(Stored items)
+ + + +

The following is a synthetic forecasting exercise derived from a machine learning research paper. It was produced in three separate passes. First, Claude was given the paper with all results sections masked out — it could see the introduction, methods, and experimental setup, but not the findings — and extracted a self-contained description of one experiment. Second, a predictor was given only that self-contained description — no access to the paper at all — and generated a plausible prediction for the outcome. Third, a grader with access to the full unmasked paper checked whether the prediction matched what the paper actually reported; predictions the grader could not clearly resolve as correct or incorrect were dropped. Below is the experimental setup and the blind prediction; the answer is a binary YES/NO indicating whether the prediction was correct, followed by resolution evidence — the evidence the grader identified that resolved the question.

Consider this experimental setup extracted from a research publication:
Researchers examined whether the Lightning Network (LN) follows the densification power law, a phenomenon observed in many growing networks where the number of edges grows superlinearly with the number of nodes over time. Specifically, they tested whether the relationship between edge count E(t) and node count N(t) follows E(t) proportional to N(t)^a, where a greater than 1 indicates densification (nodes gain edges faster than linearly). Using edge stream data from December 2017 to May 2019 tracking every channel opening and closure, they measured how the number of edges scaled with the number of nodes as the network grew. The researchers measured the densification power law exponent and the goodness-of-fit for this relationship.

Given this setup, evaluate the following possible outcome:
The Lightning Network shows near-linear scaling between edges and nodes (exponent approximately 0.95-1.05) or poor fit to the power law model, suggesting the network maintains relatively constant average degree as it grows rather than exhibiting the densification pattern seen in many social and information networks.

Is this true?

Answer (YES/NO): NO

+ + + +

Using the entries above, print each one again without any alteration.

> [Solution to this problem]
The following is a synthetic forecasting exercise derived from a machine learning research paper. It was produced in three separate passes. First, Claude was given the paper with all results sections masked out — it could see the introduction, methods, and experimental setup, but not the findings — and extracted a self-contained description of one experiment. Second, a predictor was given only that self-contained description — no access to the paper at all — and generated a plausible prediction for the outcome. Third, a grader with access to the full unmasked paper checked whether the prediction matched what the paper actually reported; predictions the grader could not clearly resolve as correct or incorrect were dropped. Below is the experimental setup and the blind prediction; the answer is a binary YES/NO indicating whether the prediction was correct, followed by resolution evidence — the evidence the grader identified that resolved the question.

Consider this experimental setup extracted from a research publication:
Researchers examined whether the Lightning Network (LN) follows the densification power law, a phenomenon observed in many growing networks where the number of edges grows superlinearly with the number of nodes over time. Specifically, they tested whether the relationship between edge count E(t) and node count N(t) follows E(t) proportional to N(t)^a, where a greater than 1 indicates densification (nodes gain edges faster than linearly). Using edge stream data from December 2017 to May 2019 tracking every channel opening and closure, they measured how the number of edges scaled with the number of nodes as the network grew. The researchers measured the densification power law exponent and the goodness-of-fit for this relationship.

Given this setup, evaluate the following possible outcome:
The Lightning Network shows near-linear scaling between edges and nodes (exponent approximately 0.95-1.05) or poor fit to the power law model, suggesting the network maintains relatively constant average degree as it grows rather than exhibiting the densification pattern seen in many social and information networks.

Is this true?

Answer (YES/NO): NO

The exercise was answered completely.